* Extrait choisi:
┌──
L’originalité de ce crédit réside dans les formations et les séances d’éducation qui accompagnent les remboursements hebdomadaires. Ces séances sont conçues pour répondre à trois objectifs : améliorer la santé, améliorer l’entreprise et développer la confiance en soi. L’amélioration de la santé passe par l’éducation sur la vaccination des enfants, le planning familial, les maladies très répandues (diarrhées, paludisme, SIDA, etc…), l’allaitement maternel, l’alimentation du nourrisson et de l’enfant… Ces séances « savoir pour sauver » sont alternées par des formations qui concernent la vie de l’entreprise et la gestion économique de l’activité comme, la gestion simplifiée, les outils d’études de marché pour maximiser les profits… C’est tout au long du cycle de crédit et c’est par le développement d’activités qui rémunèrent leurs efforts que les femmes développent la confiance en soi.

Des bénéficiaires témoignent : « Je remercie Dieu tous les jours des changements qu’il apporte dans ma vie malgré la conjoncture difficile que traverse notre pays, et je peux affirmer grâce au CAE, ma famille se trouve à l’abri des difficultés que subissent d’autres ménages». Mme Helene RAVAOARIMANGA issue des caisses CAE de OTIV Antananarivo,  est une de ces femmes qui représentent le parcours idéal de celles qui veulent sortir de la pauvreté par l’obtention d’un financement par le biais d’une Institution de Microfinance,  pour lancer une activité génératrice de revenu. Elle a pu tirer avantage des formations sur la gestion de l’entreprise et a ainsi pu trouver une nouvelle opportunité en développant son activité de commerce de vêtements usagés. Elle n’est pas un cas isolé, en milieu urbain et suburbain, zones les plus touchées par la crise à Madagascar. Nombreuse sont les femmes qui s’adonnent à toute sorte de petits métiers comme la gestion d’une gargote, la couture, et les petits commerces grâce au CAE.  D’autres femmes précisent : « Le crédit solidaire fonctionne très bien, il nous permet d’être autonome et de nous entraider entre nous ».  Les débuts ont été difficiles. Les femmes étaient méfiantes. Il y avait beaucoup d’hésitations mais dès que la première association de crédit a obtenu son premier prêt, de nouveaux groupes de solidarité se sont immédiatement créés.
└──
* Données disponibles:
┌──
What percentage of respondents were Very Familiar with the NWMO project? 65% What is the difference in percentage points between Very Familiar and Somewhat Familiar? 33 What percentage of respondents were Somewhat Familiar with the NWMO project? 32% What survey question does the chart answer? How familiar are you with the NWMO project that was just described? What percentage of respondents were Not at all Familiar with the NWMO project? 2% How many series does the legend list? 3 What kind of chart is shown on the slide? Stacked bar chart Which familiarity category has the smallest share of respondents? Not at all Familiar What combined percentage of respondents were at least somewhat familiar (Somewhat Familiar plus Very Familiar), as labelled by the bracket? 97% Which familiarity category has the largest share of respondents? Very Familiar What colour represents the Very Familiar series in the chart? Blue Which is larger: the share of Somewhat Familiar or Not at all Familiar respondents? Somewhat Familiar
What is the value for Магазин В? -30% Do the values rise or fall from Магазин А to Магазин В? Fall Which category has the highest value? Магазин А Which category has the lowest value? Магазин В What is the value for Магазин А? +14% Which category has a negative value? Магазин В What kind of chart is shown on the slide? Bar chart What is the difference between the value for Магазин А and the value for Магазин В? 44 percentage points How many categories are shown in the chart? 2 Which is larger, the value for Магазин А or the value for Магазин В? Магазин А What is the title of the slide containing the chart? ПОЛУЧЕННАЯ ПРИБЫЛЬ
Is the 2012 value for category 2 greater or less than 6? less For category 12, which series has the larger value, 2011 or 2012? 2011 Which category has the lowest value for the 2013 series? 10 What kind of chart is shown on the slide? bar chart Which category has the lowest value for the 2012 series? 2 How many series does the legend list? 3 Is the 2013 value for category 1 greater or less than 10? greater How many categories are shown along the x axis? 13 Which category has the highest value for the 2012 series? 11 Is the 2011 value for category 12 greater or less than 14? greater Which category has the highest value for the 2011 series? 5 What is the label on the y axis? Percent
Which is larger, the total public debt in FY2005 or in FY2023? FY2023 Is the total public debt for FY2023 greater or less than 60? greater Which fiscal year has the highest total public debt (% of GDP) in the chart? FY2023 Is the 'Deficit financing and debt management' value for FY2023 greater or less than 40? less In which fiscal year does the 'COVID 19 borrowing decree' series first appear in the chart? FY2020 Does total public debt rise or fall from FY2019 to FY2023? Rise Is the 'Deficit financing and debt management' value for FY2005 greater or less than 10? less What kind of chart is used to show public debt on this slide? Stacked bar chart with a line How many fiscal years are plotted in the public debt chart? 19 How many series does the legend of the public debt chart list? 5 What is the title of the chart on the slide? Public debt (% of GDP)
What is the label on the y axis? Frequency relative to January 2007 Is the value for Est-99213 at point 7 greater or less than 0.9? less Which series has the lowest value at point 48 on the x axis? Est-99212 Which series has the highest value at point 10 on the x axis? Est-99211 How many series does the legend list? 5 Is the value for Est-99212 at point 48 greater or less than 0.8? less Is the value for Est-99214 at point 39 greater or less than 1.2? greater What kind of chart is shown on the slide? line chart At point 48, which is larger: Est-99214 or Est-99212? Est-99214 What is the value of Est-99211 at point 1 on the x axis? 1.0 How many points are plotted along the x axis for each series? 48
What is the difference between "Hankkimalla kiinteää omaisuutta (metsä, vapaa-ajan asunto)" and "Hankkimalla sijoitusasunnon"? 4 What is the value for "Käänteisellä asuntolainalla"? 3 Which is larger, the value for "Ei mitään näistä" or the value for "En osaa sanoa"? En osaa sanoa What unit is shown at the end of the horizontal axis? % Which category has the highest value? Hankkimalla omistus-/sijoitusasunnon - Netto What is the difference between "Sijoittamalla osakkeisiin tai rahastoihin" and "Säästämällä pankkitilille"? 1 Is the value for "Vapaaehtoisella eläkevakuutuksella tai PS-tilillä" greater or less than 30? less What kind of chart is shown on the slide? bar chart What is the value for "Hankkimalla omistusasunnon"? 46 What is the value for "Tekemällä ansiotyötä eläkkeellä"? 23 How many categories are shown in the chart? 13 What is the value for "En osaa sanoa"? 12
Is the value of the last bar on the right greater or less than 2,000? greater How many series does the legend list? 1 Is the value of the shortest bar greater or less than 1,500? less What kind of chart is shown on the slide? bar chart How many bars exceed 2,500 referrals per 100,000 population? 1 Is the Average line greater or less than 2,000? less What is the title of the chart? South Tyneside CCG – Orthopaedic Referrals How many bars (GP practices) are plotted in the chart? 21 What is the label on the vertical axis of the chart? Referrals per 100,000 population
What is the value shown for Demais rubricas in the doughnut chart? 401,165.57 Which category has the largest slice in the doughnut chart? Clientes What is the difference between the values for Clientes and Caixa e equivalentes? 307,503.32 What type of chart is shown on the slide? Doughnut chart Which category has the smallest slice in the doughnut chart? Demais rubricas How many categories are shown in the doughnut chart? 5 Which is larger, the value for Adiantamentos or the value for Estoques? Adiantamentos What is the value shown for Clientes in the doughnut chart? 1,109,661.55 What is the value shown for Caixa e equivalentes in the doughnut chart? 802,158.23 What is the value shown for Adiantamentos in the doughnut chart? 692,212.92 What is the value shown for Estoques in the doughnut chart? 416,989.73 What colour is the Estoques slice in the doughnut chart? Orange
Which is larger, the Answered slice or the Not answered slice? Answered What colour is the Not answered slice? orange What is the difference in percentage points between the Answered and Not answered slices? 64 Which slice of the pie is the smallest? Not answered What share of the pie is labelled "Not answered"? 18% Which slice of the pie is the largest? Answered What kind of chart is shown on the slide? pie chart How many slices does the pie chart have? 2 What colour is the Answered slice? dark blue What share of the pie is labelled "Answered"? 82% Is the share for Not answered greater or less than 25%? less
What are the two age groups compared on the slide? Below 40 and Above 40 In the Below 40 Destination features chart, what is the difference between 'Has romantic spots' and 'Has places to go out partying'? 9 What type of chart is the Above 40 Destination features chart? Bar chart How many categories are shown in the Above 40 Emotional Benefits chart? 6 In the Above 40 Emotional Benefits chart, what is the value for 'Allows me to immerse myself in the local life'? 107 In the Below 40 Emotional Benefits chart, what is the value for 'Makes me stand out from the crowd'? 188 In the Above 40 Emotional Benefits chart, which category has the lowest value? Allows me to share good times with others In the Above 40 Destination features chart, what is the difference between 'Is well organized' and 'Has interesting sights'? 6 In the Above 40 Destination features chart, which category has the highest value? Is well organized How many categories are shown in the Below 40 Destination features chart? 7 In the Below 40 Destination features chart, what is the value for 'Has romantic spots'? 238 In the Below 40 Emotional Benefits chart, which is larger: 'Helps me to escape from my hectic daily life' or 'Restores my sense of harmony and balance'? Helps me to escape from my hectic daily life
└──
D'après l'extrait sur le crédit CAE, quelle activité commerciale Mme Helene RAVAOARIMANGA a-t-elle développée ?

* Réponse obtenue: Le commerce de vêtements usagés.